Additional mini-purpose conversations should ideally happen before and after every workshop session. A purpose statement before a workshop might go something like this:

Today, we're going to workshop the first drafts of our articles. Because these are first drafts, we should be focused on global concerns, including message, audience, genre, and organization. Do not mark any grammatical errors at this time. Keep in mind how frustrating it would be to spend half an hour perfecting a paragraph's grammar only to realize later that the paragraph doesn't fit into your article's organization and has to be cut. When your article is being workshopped, it is your responsibility to keep the conversation going. Don't let your group slack to the detriment of your final grade! Use the Ten Writing Priorities (PDF) handout if you get stuck. As you know, the second drafts of your articles are due in one week, so be sure to garner lots of great feedback from today's workshop so that you'll leave today inspired to revise your draft.

The overarching purpose of improving students' writing skills will stay the same throughout the semester, but the purpose of individual workshops will change. For the second draft of an article, for instance, an instructor may highlight editing skills: How does it sound? And how can you make it sound better? This workshop may look exclusively at sentence structure and word choice. Other workshops may focus on expansion, concision (PDF), evidence, introductions, conclusions (PDF), titles, research, documentation, formatting, etc.
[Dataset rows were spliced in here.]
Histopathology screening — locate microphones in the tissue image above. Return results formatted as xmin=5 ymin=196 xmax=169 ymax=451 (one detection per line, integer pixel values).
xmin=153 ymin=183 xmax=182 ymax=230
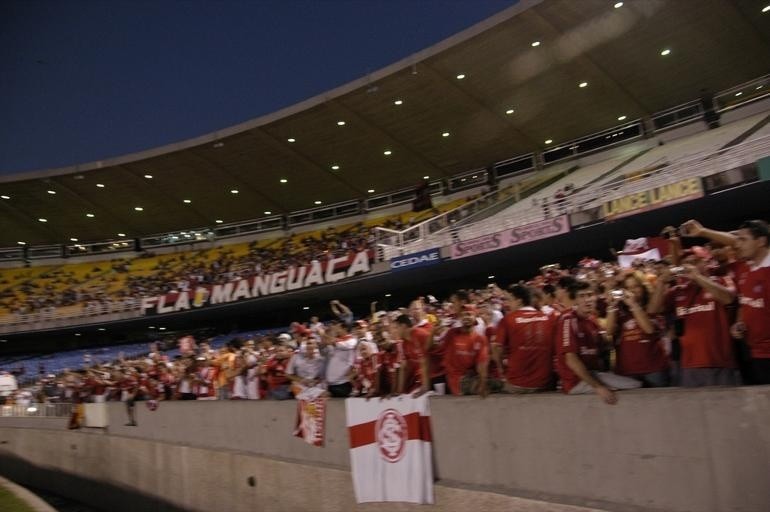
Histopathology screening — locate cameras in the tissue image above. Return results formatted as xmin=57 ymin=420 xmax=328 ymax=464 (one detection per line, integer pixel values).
xmin=611 ymin=290 xmax=624 ymax=299
xmin=663 ymin=224 xmax=688 ymax=239
xmin=671 ymin=266 xmax=686 ymax=276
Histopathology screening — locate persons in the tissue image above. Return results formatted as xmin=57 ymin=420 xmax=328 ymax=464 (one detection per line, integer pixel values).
xmin=2 ymin=175 xmax=501 ymax=317
xmin=1 ymin=284 xmax=507 ymax=403
xmin=496 ymin=217 xmax=770 ymax=405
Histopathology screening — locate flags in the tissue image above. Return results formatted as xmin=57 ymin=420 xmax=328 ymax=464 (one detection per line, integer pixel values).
xmin=292 ymin=396 xmax=326 ymax=450
xmin=340 ymin=391 xmax=438 ymax=504
xmin=67 ymin=401 xmax=110 ymax=431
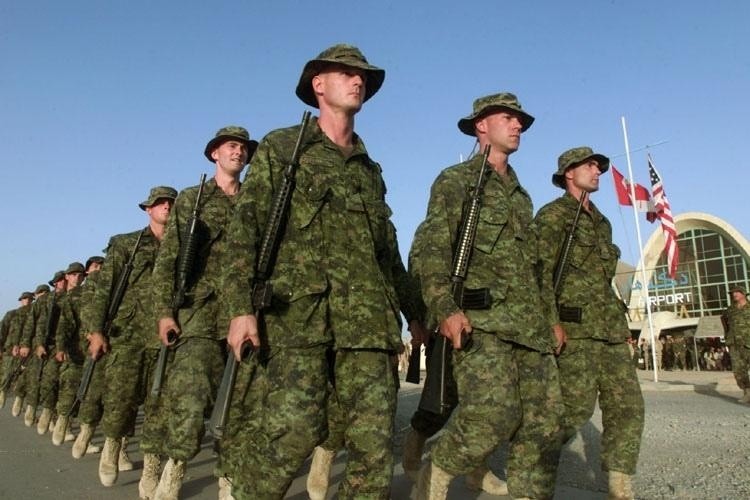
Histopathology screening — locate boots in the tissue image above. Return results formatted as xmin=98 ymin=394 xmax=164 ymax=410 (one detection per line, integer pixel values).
xmin=409 ymin=461 xmax=455 ymax=500
xmin=71 ymin=424 xmax=102 ymax=459
xmin=402 ymin=429 xmax=425 ymax=481
xmin=98 ymin=435 xmax=133 ymax=487
xmin=465 ymin=465 xmax=508 ymax=496
xmin=738 ymin=388 xmax=750 ymax=403
xmin=608 ymin=470 xmax=634 ymax=500
xmin=0 ymin=390 xmax=75 ymax=446
xmin=306 ymin=446 xmax=336 ymax=500
xmin=138 ymin=453 xmax=186 ymax=500
xmin=218 ymin=476 xmax=235 ymax=500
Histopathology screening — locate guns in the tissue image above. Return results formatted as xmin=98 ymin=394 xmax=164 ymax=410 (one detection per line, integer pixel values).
xmin=151 ymin=173 xmax=208 ymax=400
xmin=418 ymin=144 xmax=491 ymax=415
xmin=555 ymin=190 xmax=587 ymax=323
xmin=37 ymin=282 xmax=60 ymax=381
xmin=208 ymin=108 xmax=312 ymax=439
xmin=76 ymin=230 xmax=144 ymax=402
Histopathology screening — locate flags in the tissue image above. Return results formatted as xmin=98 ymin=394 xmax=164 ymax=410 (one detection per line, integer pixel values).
xmin=610 ymin=160 xmax=680 ymax=280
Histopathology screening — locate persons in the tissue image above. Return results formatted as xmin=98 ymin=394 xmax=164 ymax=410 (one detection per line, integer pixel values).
xmin=630 ymin=336 xmax=732 ymax=372
xmin=725 ymin=286 xmax=750 ymax=404
xmin=2 ymin=44 xmax=645 ymax=499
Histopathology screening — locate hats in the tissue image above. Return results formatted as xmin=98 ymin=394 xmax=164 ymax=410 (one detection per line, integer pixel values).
xmin=18 ymin=256 xmax=104 ymax=301
xmin=139 ymin=186 xmax=177 ymax=211
xmin=295 ymin=43 xmax=385 ymax=109
xmin=552 ymin=147 xmax=610 ymax=189
xmin=727 ymin=286 xmax=747 ymax=295
xmin=457 ymin=93 xmax=535 ymax=137
xmin=204 ymin=125 xmax=259 ymax=164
When leading students into and through workshop groups, be as explicit as possible about why you are asking them to workshop and remind them every chance you get.

Autonomy

Instructors often connect with students and show dedication by doing what their students are doing with them. If students are writing on last night's reading for ten minutes, the instructor is writing, too. If students are working in groups, the instructor is moving from group to group engaging and supporting them. Students sincerely appreciate these small moves, and instructors read about them on their evaluations often.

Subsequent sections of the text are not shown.